ROCKVILLE – Rockville Police charged three 17-year-old boys with second-degree assault of a 15-year-old during a high school protest in downtown Rockville Nov. 16 , police spokesperson Maj. Eric Over said.
Police reviewed additional video footage of the incident in order to identify the individuals involved and determine the charges, Over said. The case will be passed on to the family crimes division of Montgomery County Police.
“Family crimes division will get a copy of the report, and they’ll pull the videos,” Over said. “It could be a matter of weeks.”
Police identified one suspect the afternoon of the incident but couldn’t charge that person until all suspects had been identified and the investigation was complete, Over said.
Hundreds of students gathered in downtown Rockville the morning of Nov. 16 for a protest against the election of President-elect Donald Trump (R).
Police said a scuffle during the protest resulted in one student who supported the president-elect to suffer scratches and swelling.
According to police, the 15-year-old boy chanted “Build that wall! Build that wall!” The assailants then charged at the 15-year-old.
The first boy was wearing a “Make America Great Again” hat, police reported.
MCPS spokesperson Gboyinde Onijala said MCPS will discipline students involved in the incident based on the student code of conduct, once Rockville City Police concludes its investigation.
The MCPS superintendent said in a video posted on the MCPS website Thursday he expects students not to leave campus to protest but to remain in their classes, or else they may face disciplinary action.
“Our goal is to keep students safe, under adult supervision and engaged in the learning process,” MCPS Superintendent Jack Smith said. “It is for this reason that I am asking and expecting all students to remain in school and participate in the daily education program as intended.”
Smith said this week’s protests brought safety concerns pertaining to student activity off campus.

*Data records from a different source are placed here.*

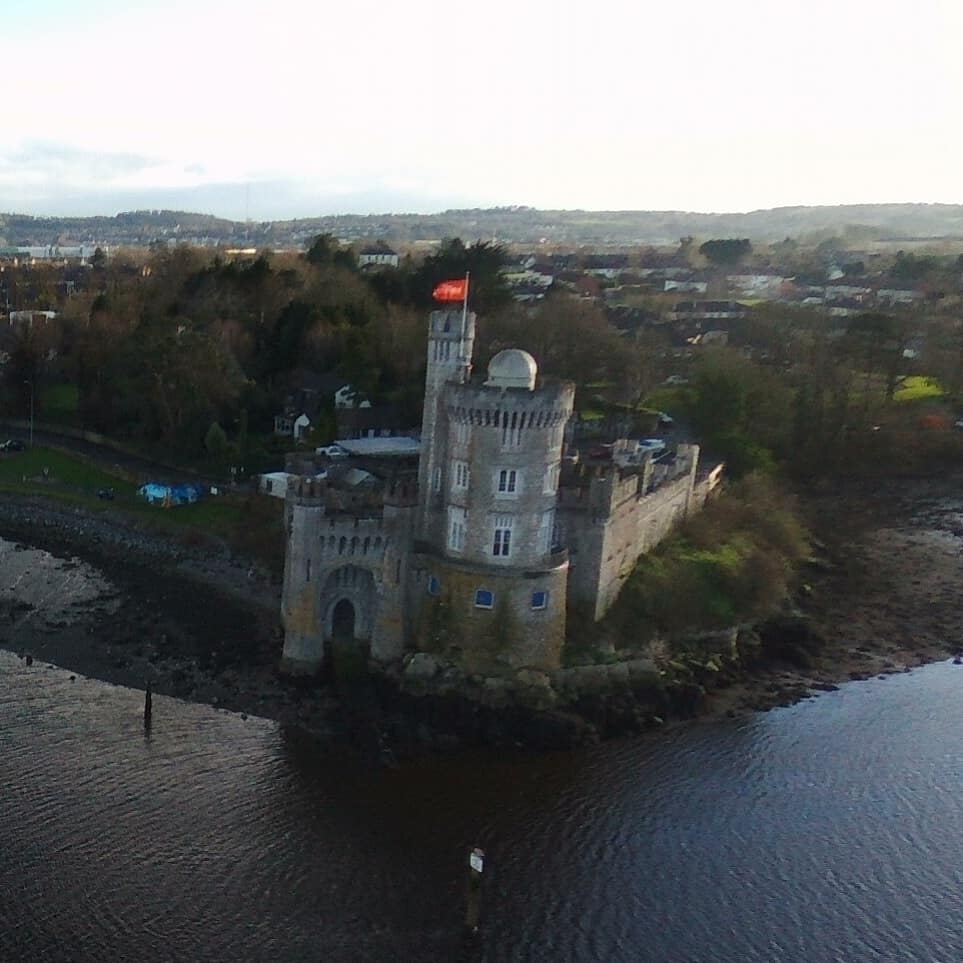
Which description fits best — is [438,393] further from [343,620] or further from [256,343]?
[256,343]

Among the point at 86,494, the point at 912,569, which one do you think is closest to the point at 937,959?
the point at 912,569

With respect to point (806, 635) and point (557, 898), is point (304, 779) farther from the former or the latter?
point (806, 635)

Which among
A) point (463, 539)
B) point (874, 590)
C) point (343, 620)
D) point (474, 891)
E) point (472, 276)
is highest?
point (472, 276)

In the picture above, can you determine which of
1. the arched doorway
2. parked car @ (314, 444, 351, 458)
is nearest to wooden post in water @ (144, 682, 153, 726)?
the arched doorway

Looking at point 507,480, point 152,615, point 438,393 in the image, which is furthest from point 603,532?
point 152,615

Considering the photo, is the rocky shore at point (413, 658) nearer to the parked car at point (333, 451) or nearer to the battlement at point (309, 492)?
the battlement at point (309, 492)

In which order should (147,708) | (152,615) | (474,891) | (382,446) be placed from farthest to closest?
(382,446) → (152,615) → (147,708) → (474,891)

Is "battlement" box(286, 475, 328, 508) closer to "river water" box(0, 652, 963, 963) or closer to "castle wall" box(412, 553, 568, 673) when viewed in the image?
"castle wall" box(412, 553, 568, 673)
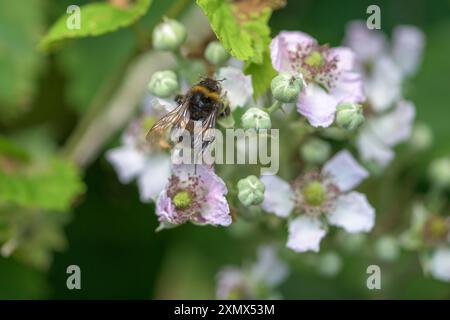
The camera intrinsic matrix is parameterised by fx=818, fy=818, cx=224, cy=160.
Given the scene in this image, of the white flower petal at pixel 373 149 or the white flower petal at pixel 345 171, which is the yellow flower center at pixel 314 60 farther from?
the white flower petal at pixel 373 149

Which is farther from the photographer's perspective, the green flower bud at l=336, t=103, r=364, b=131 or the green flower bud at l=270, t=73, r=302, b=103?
the green flower bud at l=336, t=103, r=364, b=131

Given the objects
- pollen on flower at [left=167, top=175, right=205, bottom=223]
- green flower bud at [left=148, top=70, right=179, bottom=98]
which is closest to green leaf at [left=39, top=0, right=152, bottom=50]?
green flower bud at [left=148, top=70, right=179, bottom=98]

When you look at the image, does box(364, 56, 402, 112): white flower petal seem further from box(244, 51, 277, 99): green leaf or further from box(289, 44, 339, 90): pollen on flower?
box(244, 51, 277, 99): green leaf

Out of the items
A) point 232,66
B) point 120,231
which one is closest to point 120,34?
point 120,231

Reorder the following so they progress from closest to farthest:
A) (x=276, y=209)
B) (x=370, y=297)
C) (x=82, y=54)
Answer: (x=276, y=209)
(x=370, y=297)
(x=82, y=54)

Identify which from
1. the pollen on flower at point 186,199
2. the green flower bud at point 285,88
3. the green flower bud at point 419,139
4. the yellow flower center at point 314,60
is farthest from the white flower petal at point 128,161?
the green flower bud at point 419,139
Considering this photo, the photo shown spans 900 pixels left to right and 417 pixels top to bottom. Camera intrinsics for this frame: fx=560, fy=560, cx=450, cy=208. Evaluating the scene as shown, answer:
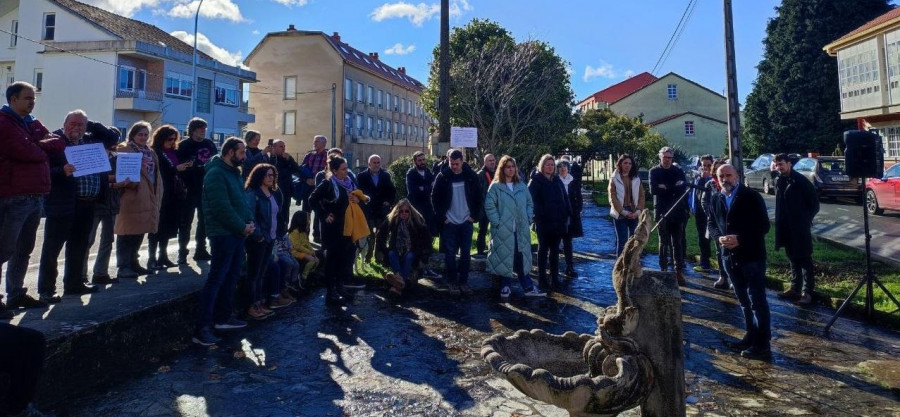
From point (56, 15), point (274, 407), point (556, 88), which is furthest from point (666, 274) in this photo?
point (56, 15)

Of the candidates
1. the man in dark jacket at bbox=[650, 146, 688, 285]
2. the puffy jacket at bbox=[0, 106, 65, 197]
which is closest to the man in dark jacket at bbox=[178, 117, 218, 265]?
the puffy jacket at bbox=[0, 106, 65, 197]

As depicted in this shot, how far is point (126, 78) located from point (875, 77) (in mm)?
40733

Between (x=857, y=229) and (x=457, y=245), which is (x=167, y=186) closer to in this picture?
(x=457, y=245)

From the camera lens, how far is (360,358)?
16.9ft

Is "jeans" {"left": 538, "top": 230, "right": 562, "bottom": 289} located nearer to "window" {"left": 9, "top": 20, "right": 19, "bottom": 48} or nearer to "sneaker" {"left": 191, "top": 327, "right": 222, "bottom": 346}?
"sneaker" {"left": 191, "top": 327, "right": 222, "bottom": 346}

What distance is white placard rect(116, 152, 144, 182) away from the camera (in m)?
6.31

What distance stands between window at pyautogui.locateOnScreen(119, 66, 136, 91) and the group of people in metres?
33.2

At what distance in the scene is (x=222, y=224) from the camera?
5391 mm

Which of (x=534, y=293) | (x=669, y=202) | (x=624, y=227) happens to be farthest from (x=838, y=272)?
(x=534, y=293)

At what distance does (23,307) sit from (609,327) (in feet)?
17.2

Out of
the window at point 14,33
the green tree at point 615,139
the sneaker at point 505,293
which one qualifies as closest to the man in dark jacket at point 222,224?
the sneaker at point 505,293

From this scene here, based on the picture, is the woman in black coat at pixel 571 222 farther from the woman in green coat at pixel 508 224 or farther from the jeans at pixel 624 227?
the woman in green coat at pixel 508 224

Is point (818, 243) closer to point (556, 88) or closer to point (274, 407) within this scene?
point (274, 407)

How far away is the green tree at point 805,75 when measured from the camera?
38.3 metres
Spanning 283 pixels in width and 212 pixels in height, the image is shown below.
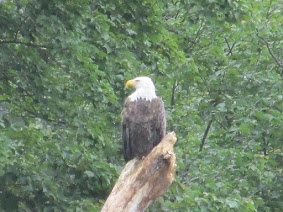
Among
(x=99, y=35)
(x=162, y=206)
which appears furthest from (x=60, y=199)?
(x=99, y=35)

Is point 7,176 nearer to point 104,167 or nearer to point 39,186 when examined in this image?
point 39,186

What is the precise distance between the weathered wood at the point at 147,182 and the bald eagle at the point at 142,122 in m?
1.61

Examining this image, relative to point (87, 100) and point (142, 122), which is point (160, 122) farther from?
point (87, 100)

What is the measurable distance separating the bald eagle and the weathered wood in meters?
1.61

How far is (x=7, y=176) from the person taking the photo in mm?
9547

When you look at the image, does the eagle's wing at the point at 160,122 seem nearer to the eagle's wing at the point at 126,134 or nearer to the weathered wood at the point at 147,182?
the eagle's wing at the point at 126,134

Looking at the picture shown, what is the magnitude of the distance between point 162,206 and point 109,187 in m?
0.62

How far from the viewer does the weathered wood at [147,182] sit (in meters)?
7.07

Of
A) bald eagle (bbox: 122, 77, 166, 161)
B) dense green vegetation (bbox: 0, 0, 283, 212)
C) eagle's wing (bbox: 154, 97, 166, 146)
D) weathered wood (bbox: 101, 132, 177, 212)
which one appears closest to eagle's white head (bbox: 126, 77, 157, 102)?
bald eagle (bbox: 122, 77, 166, 161)

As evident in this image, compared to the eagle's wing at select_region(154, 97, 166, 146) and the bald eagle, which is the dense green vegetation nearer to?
the bald eagle

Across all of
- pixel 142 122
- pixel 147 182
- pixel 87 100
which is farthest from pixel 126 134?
pixel 147 182

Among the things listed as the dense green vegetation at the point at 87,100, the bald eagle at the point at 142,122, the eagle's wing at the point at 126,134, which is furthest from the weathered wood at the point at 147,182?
the dense green vegetation at the point at 87,100

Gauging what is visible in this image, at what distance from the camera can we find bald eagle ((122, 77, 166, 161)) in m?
8.86

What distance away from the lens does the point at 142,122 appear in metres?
8.86
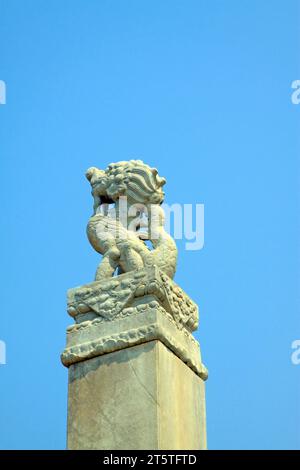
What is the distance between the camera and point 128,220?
11805 mm

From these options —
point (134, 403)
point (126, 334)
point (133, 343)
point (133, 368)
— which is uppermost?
point (126, 334)

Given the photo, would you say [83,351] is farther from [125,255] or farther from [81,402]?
[125,255]

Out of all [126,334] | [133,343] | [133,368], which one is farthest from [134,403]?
[126,334]

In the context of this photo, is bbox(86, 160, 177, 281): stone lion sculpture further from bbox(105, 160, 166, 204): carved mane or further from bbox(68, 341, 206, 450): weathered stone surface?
bbox(68, 341, 206, 450): weathered stone surface

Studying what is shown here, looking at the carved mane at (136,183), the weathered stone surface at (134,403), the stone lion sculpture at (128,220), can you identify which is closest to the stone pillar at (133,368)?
the weathered stone surface at (134,403)

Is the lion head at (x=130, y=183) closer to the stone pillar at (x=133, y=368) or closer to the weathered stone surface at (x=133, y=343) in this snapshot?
the weathered stone surface at (x=133, y=343)

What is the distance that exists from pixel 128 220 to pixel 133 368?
2025mm

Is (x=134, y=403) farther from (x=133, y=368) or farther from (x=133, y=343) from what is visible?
(x=133, y=343)

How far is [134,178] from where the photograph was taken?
11883 millimetres

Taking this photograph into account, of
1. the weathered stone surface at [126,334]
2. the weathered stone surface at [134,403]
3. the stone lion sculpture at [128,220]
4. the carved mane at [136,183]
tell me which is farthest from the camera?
the carved mane at [136,183]

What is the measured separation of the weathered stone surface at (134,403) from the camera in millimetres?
10008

“While MCPS supports the right to assemble and respectfully express themselves, these demonstrations have unfortunately generated valid concerns regarding the security of students outside of our schools,” Smith said.
Students who continue to take part in protests outside school grounds will be disciplined according to the student code of conduct, Smith said.
MCPS spokesperson Gboyinde Onijala said all students should have received the video in an email.
Although the superintendent said he expects students to remain in class, at the Board of Education meeting Tuesday he offered other means of protest that could be part of learning.
“I know leaving school can be exciting and emotions are high but if you really want to do something, write letters. Send emails. Make telephone calls,” Smith said
“Whatever your position is on a new policy … make your points heard in a proactive, positive way so you can state what you want to see happen.”